[Text provided — start]
Figure 1. Chest X ray (PA view) showing calcified atrophic spleen.

However, one year later, she presented to our emergency department with history of fever with associated productive cough of 5 days duration. She took anti-cold medication with no benefit.  She got high grade intermittent fever (103℉) with chill and rigor for last 2 days and developed shortness of breath for last 1 day. On examination, she had altered sensorium and hypotension. Chest imaging revealed bilateral pneumonia with evolving ARDS. She resuscitated with fluid initially, followed by vasopressor. Empiric antibiotic meropenem with clarithromycin was started after blood culture. However, her general condition deteriorated in 24hr despite adequate medical management and she died of overwhelming sepsis. Subsequent blood culture report revealed Streptococcus pneumoniae.



Sarcoidosis is a multisystem granulomatous inflammatory disease of unknown aetiology. The most commonly involved organs are the lungs and the lymphoid system. Extrapulmonary involvement of sarcoidosis is reported in 30% of patients, and the abdomen is the most common extra-thoracic site with a frequency of 50%-70%. Liver (50%–80%), spleen (40%–80%), lymph nodes (30%), and kidney are frequently involved abdominal sites, sometimes without symptoms.1 Cardiopulmonary involvement is the main cause of death. Granulomatous infiltration of the spleen is common in sarcoidosis and has been reported in 24%–53% of cases. Splenic infiltration can be homogeneous or in the form of multiple discrete nodules.2 However, splenic calcification is rare.

Splenic calcification either can be focal (non-homogenous) or diffuse. Non-homogenous or focal splenic calcifications may result from splenic haemangioma or lymphangioma, hydatid cyst, splenic hematoma (trauma), splenic infract (sickle cell disease) splenic artery aneurysm, pyogenic or tubercular abscess, hemochromatosis, and neoplasm.3

The diffuse splenic calcifications can be either punctate (starry spleen) or uniform. Diffuse punctate calcifications of spleen are seen in brucellosis (associated with suppurating lesions), tuberculosis, pneumocystis jirovecii (commonly associated with kidney and lymph node calcifications), candidiasis, histoplasmosis (larger lesions and usually more than six in number), sarcoidosis, and amyloidosis (along with calcifications in liver)3,4,5 Homogenous calcification with atrophic spleen is rarely seen in conditions such as sickle cell disease and occasionally in thorotrast administration.3

Although there are relatively few differential diagnoses, the pattern and the setting in which such calcification presents helps us pin-point the diagnosis. We have ruled out common causes: chronic infection such as tuberculosis, histoplasmosis, brucellosis, and sickle cell disease.
[Text provided — finish]
#### Task item:
Transcribe the passage of the case report on splenic calcification that begins at the words "Although there are" and ends after the words "sickle cell disease.".
[Extracted records — start]
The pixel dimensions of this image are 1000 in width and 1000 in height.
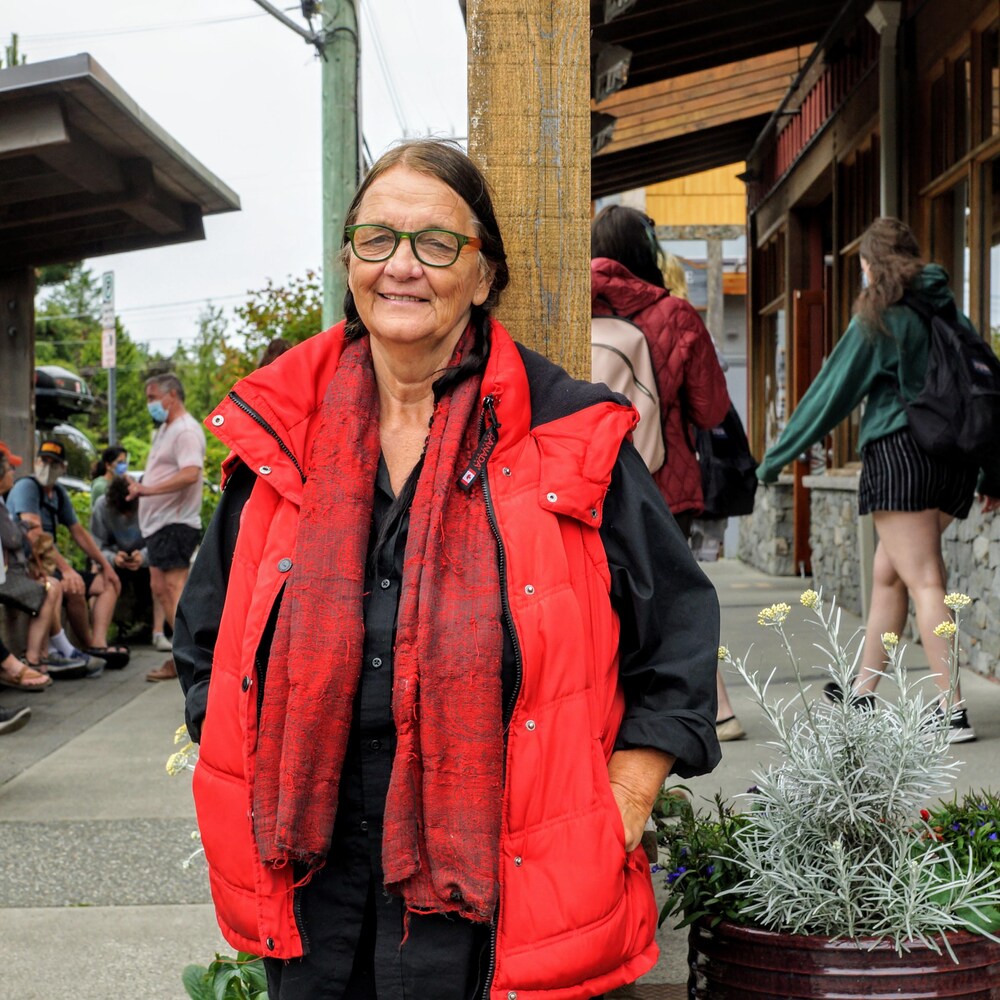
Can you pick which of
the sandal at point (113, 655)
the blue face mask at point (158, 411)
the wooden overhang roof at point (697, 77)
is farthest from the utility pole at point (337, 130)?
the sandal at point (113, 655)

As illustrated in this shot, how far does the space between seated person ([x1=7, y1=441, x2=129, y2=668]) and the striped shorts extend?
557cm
[Extracted records — finish]
[Extracted records — start]
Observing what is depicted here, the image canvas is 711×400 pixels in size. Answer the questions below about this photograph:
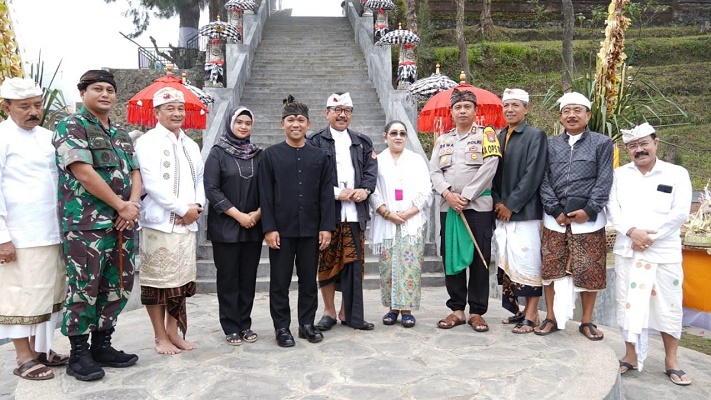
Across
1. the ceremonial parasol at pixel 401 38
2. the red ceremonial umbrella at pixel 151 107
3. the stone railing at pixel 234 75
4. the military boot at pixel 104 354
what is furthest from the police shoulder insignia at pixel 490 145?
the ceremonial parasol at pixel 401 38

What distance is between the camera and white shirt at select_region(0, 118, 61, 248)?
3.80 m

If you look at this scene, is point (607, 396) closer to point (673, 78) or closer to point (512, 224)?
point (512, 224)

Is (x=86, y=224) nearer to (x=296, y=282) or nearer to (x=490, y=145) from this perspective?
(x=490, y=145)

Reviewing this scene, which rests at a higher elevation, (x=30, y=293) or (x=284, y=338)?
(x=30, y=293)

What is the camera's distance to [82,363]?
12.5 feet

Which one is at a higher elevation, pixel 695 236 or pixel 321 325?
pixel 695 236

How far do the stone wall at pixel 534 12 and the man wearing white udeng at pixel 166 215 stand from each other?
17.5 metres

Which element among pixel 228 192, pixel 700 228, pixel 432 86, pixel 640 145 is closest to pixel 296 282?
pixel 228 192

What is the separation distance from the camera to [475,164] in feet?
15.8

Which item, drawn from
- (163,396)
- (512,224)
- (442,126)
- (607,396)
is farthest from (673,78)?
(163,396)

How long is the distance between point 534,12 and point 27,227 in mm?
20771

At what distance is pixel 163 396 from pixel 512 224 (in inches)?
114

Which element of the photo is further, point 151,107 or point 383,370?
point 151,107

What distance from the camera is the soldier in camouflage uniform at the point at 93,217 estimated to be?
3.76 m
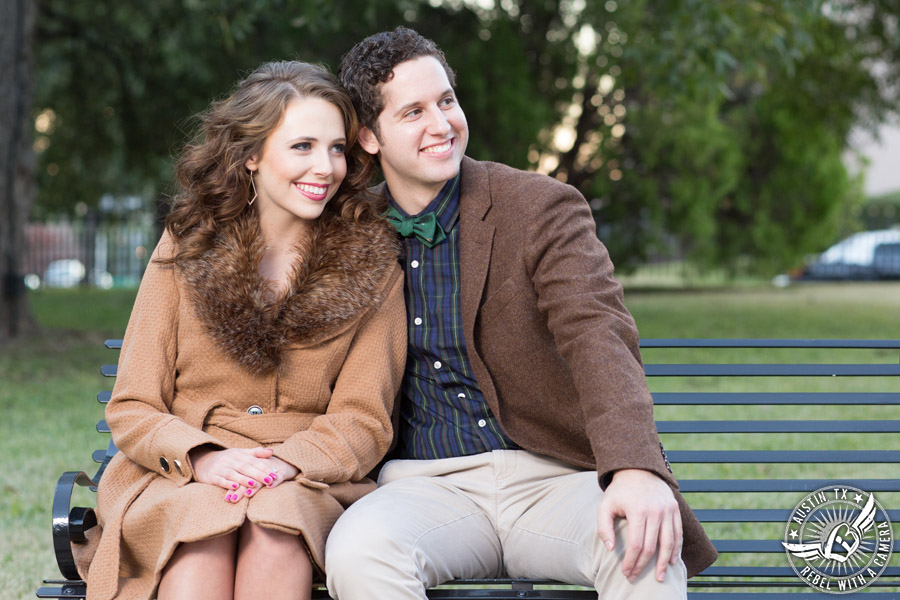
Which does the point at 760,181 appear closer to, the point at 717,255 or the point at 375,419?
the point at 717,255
[Extracted records — finish]
#### Written solution:
Although there are relatively few differential diagnoses, the pattern and the setting in which such calcification presents helps us pin-point the diagnosis. We have ruled out common causes: chronic infection such as tuberculosis, histoplasmosis, brucellosis, and sickle cell disease.